‘A LOSER PRESIDENT.’ DAN RATHER HITS HIM WHERE IT HURTS

Mar 24, 2017 by

 

Dan Rather has logged another entry into his brilliant and composed, yet scathing criticism of our so-called President.  I’ll get right to it.

Loser. That’s a word that Donald Trump fears being called more than any other. It is a word that he has wielded with relish against his enemies. But if the health care bill goes down in defeat, and at this point that is still a big if, Mr. Trump will be seen as a loser, and so will his new cheerleader Speaker of the House Paul Ryan.

A loser president. It’s a moniker that every president dreads, but especially President Trump. It strikes at the very essence of his being. It is why he rails away at conspiracy theories about voter fraud. Once you are seen as a loser in Washington your enemies are emboldened and your allies become skittish. Power can evaporate faster than dew in Dalhart.

Two paragraphs in, and he’s already nailed it, every issue, every tweet, every grope.  It’s about power, and losers in politics (or anywhere really) just don’t have any.  Without power, he is just another old and rich but otherwise talentless and featureless white guy.

When you look back at the history of the modern presidency, the most accomplished denizens of the Oval Office came in with bold agendas that they quickly put in place. Look at Ronald Reagan and Barack Obama, in particular. It must vex Mr. Trump no end to see the accomplishments of his predecessor used as a measuring stick for his own failures.

My emphasis, but oh, absolutely yes.  He wanted to be a better version of Reagan, and crush anything that Obama could have been remembered for.  Now he will be remembered for failing, bigly, on both counts.

We are in a cauldron of chaos and confusion bordering on havoc. We have thousands of key posts in the Federal Government yet unfilled, and we see an administration struggling to get much if anything done. Many have worried about Trump’s personality and character, but that can easily be explained away by his allies as a partisan divide. An even bigger question is his competence, and so far there has been not much demonstration of this key presidential quality. That is why you see members of his own party openly flaunting Mr. Trump in the House and Senate.

Again, surgical precision.  The transition into this administration has been notably characterized by madness, because the leading figure himself is mad.  And Rather is absolutely right- members of his own party (which Rather later reminds us really isn’t his own party) who don’t need him, or need to distance themselves from him, in order to save their own political careers, are doing so regularly and  repeatedly.

The struggles with the Republicans in Congress to formulate a coherent governing strategy shows how hollow their rhetoric was during the Obama years.
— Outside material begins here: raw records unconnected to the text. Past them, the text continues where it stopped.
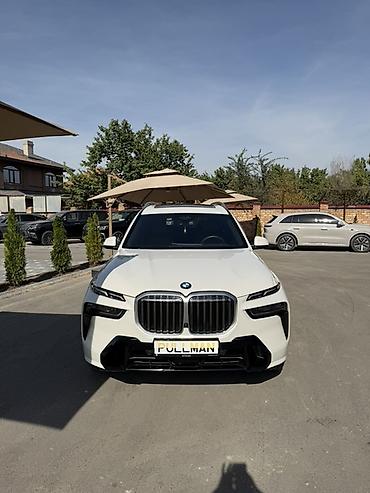 BMW: BMW X7: 2023 г., 3 л, Автомат, Дизель, Внедорожник — 2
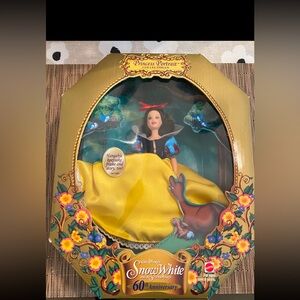 Snow White Princess Portraits 60th Anniversary doll.
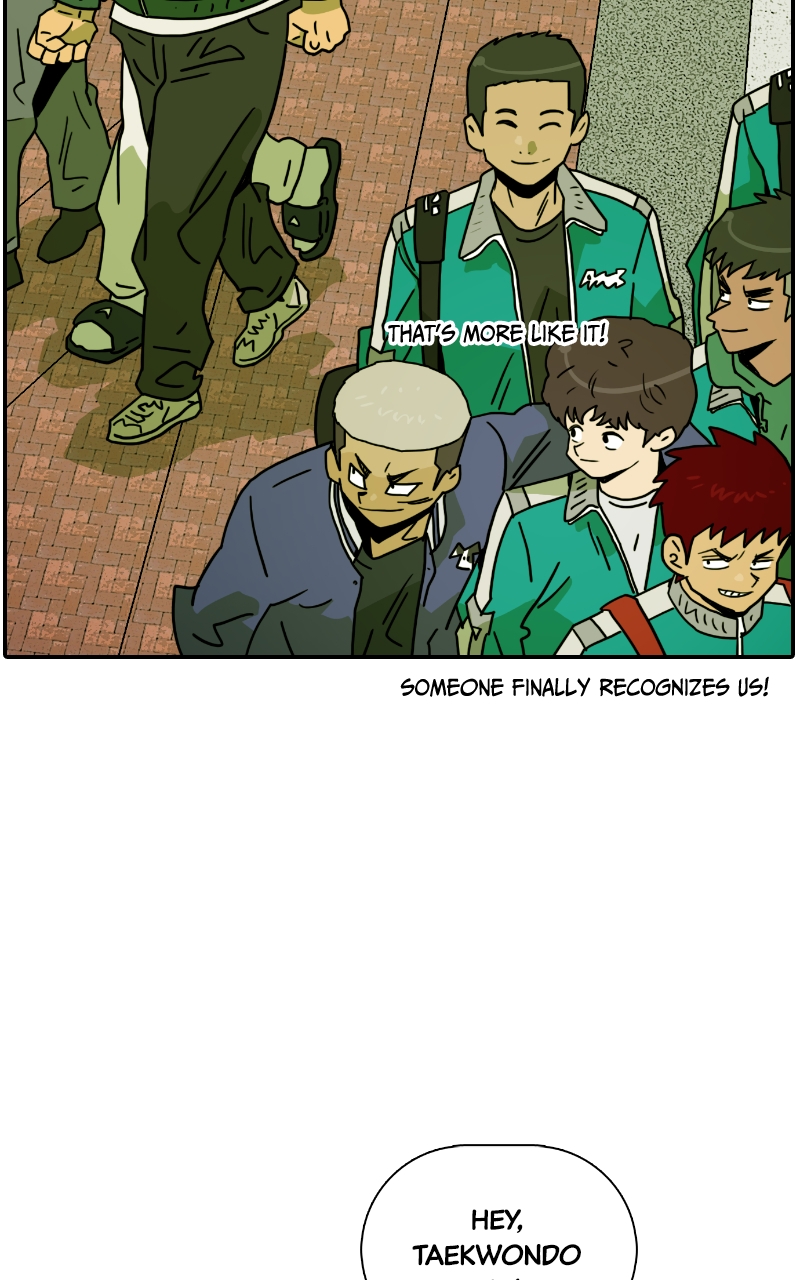 Taekwondo Kid Chapter 77 - Page 11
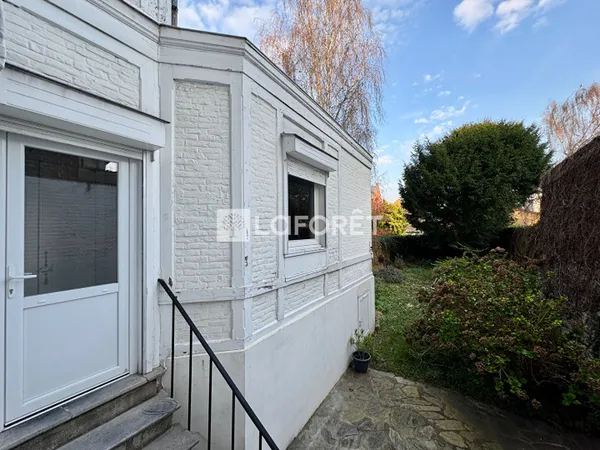 Maison 6 pièces 162 m²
They became the Party of No and not the party of ideas.

As has been said here and elsewhere many times since the [s]election, now that the GOP has the reins, they have no idea where they want to go, or how to get there, and the longer they stand still, the more evident the horseshit is that accumulates around them.

Meanwhile, the specter of Russia is a shadow that grows ever darker over the White House. An isolated president in an isolated administration looking at public losses and dropping popularity will react in ways no one can predict.

Only Dan Rather could end with “oh yeah and there’s Russia” without being accused of snark.  His point is dead on, though, and more than a little ominous.